La question du ”travail invisible des femmes” au menu d’un panel
La question du ”travail invisible des femmes” au menu d’un panel

SENEGAL-ECONOMIE-GENRE

Dakar, 15 mars (APS) – La question du ‘’travail invisible des femmes’’ était au menu d’un panel organisé, samedi, par l’association Femmes africaines actives pour le développement (FAADEV).

”Le travail invisible des femmes : quelle réalité économique au Sénégal ?’’ était le thème de ce panel qui entre dans le cadre de la célébration de la 2e édition du mois de la femme.

Au Sénégal, notent les organisatrices, ‘’l’économie repose en grande partie sur un travail essentiel mais peu reconnu : le travail domestique et de soin non rémunéré, majoritairement assuré par les femmes’’.

Elles citent, entre autres, les soins aux enfants et aux personnes âgées, la gestion du foyer, l’approvisionnement alimentaire, l’accompagnement scolaire, le soutien communautaire.

Selon elles, ‘’ce travail, indispensable au fonctionnement de la société et de l’économie, reste pourtant non rémunéré, non comptabilisé dans le PIB, peu intégré dans les politiques publiques économiques’’.

”La valeur économique de ces soins-là et leur apport au PIB national doit être évalués. Ce qui repose sur des études axées sur tous les projets et les programmes qui sont déroulés tant par l’État que par les partenaires techniques financiers, que par nous, acteurs de développement, afin de définir l’apport des activités que mènent les femmes”, a soutenu Seynabou Pouye, présidente fondatrice de Femmes africaines actives pour le développement (FADEV).

”Nous avons jugé nécessaire de poser ce débat et de le mettre en lumière pour aujourd’hui essayer déjà d’en discuter, essayer de voir des pistes de solutions”, a-t-elle ajouté.

Pour Mme Pouye, ”si le travail de ces femmes-là n’est pas valorisé, il demeure un travail invisible”. Elle a rappelé que dans le monde rural, les femmes exercent 14 heures de temps de travail par jour qui ne sont pas valorisées, alors que ”normalement, 8 heures de temps de travail est payé”.

”Dans le monde urbain, les femmes font à peu près, 4 à 5 heures de travail invisible par jour qui ne sont pas payées”, a-t-il encore relevé.

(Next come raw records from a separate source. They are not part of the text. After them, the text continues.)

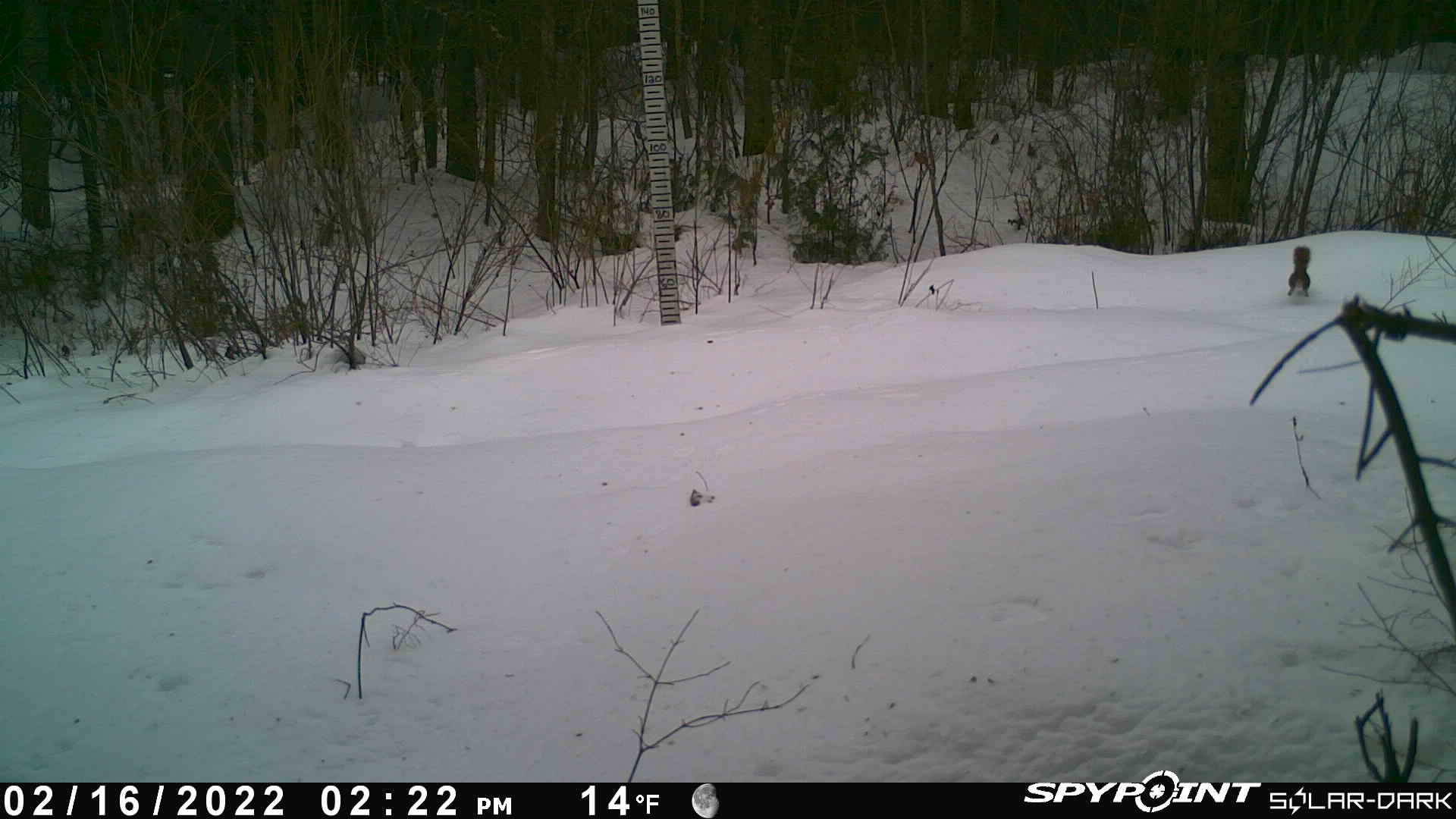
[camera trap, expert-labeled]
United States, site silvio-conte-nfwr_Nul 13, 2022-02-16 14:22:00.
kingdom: Animalia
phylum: Chordata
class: Mammalia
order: Rodentia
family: Sciuridae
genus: Tamiasciurus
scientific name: Tamiasciurus hudsonicus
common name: red squirrel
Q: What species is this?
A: Red squirrel (Tamiasciurus hudsonicus).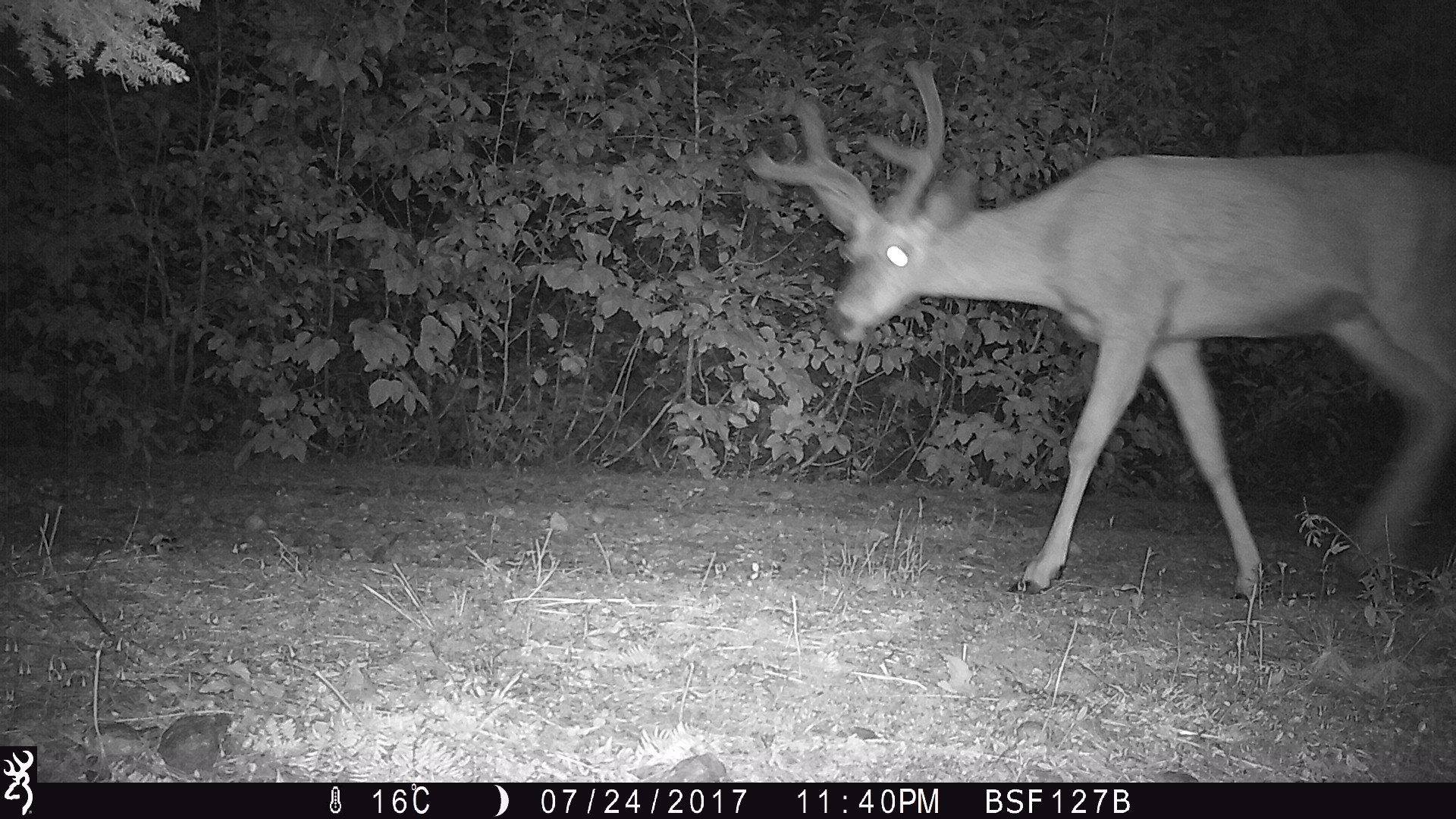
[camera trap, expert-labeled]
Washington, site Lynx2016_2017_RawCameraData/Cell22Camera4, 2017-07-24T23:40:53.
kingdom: Animalia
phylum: Chordata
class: Mammalia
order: Artiodactyla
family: Cervidae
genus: Odocoileus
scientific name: Odocoileus hemionus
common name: mule deer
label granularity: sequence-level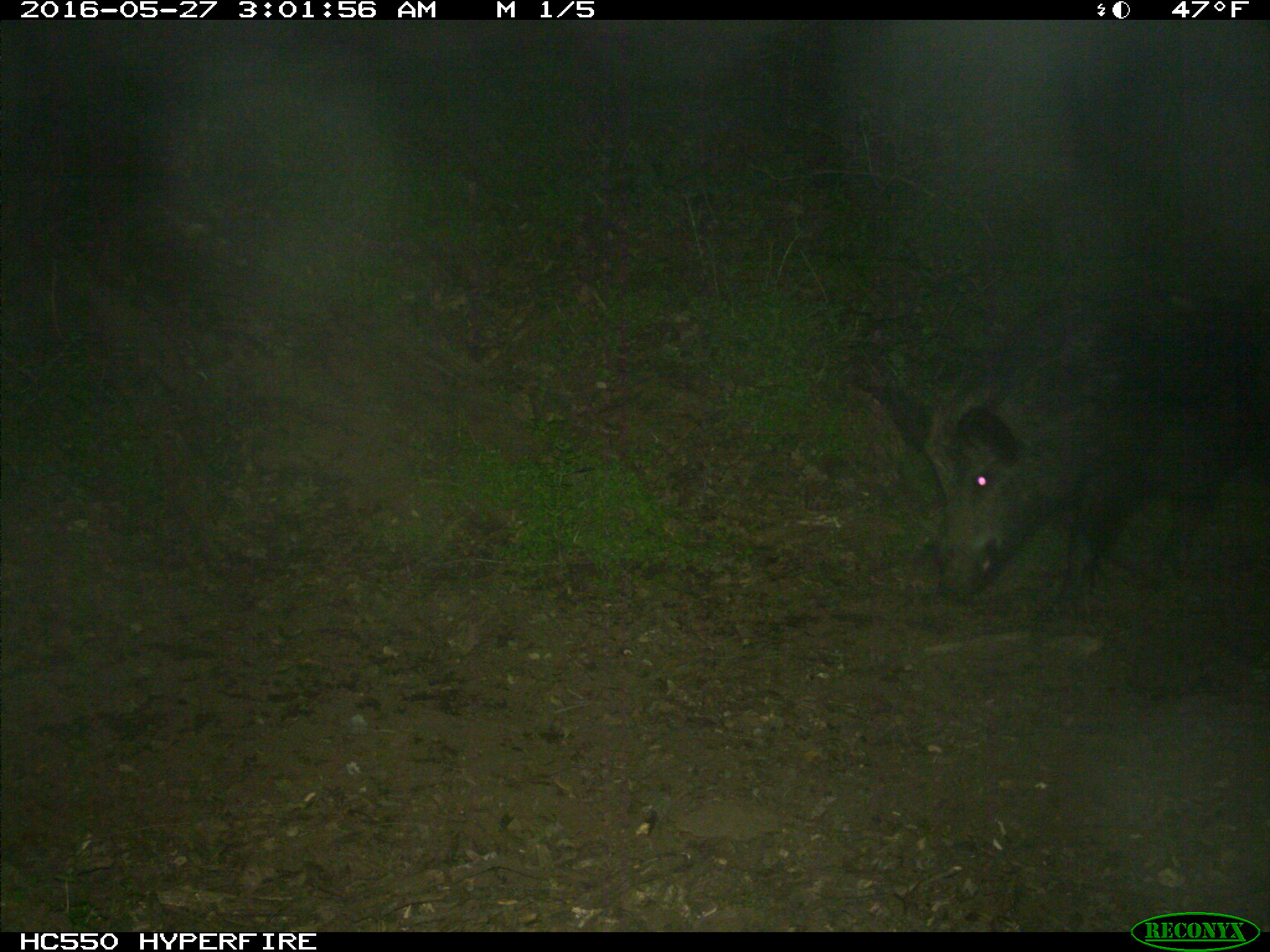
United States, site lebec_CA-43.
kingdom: Animalia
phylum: Chordata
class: Mammalia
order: Artiodactyla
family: Suidae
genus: Sus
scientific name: Sus scrofa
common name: wild boar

Dans son intervention, la cheffe de la Division des organisations féminines à la Direction de l’autonomisation économique de la femme du ministère de la Famille a annoncé qu’un travail est en cours sur la question dans le cadre de l’élaboration de la Loi d’orientation sur l’autonomisation économique des femmes.

”Dans le cadre de l’élaboration de la loi d’orientation sur l’autonomisation économique de la femme, il y a des articles liés à cette question. Et on est aussi également en train de travailler sur un projet de décret d’application qui va exclusivement traiter de ces questions et essayer de trouver des réponses à ces problématiques”, a déclaré Dima Aby Sané.

Elle a rappelé que le ministère mène beaucoup d’actions sur ces questions d’autonomisation économique des femmes avec ses partenaires techniques.

”Nous avons décidé d’aller plus loin avec ce décret d’application de la loi d’orientation”, a-t-elle soutenu.

Le panel se voulait ”un espace de dialogue stratégique pour analyser l’impact économique du travail invisible des femmes au Sénégal et identifier des mécanismes de reconnaissance et de valorisation’’.

Les organisateurs voulaient ”sensibiliser les décideurs sur l’importance économique du travail domestique et de soin ; mettre en lumière les réalités vécues par les femmes en milieu urbain et rural ; favoriser un dialogue entre institutions publiques, partenaires techniques et organisations de femmes ; proposer des pistes de politiques publiques et mécanismes innovants (protection sociale, crédits adaptés, reconnaissance statistique) ; renforcer le plaidoyer national autour de l’économie des soins”.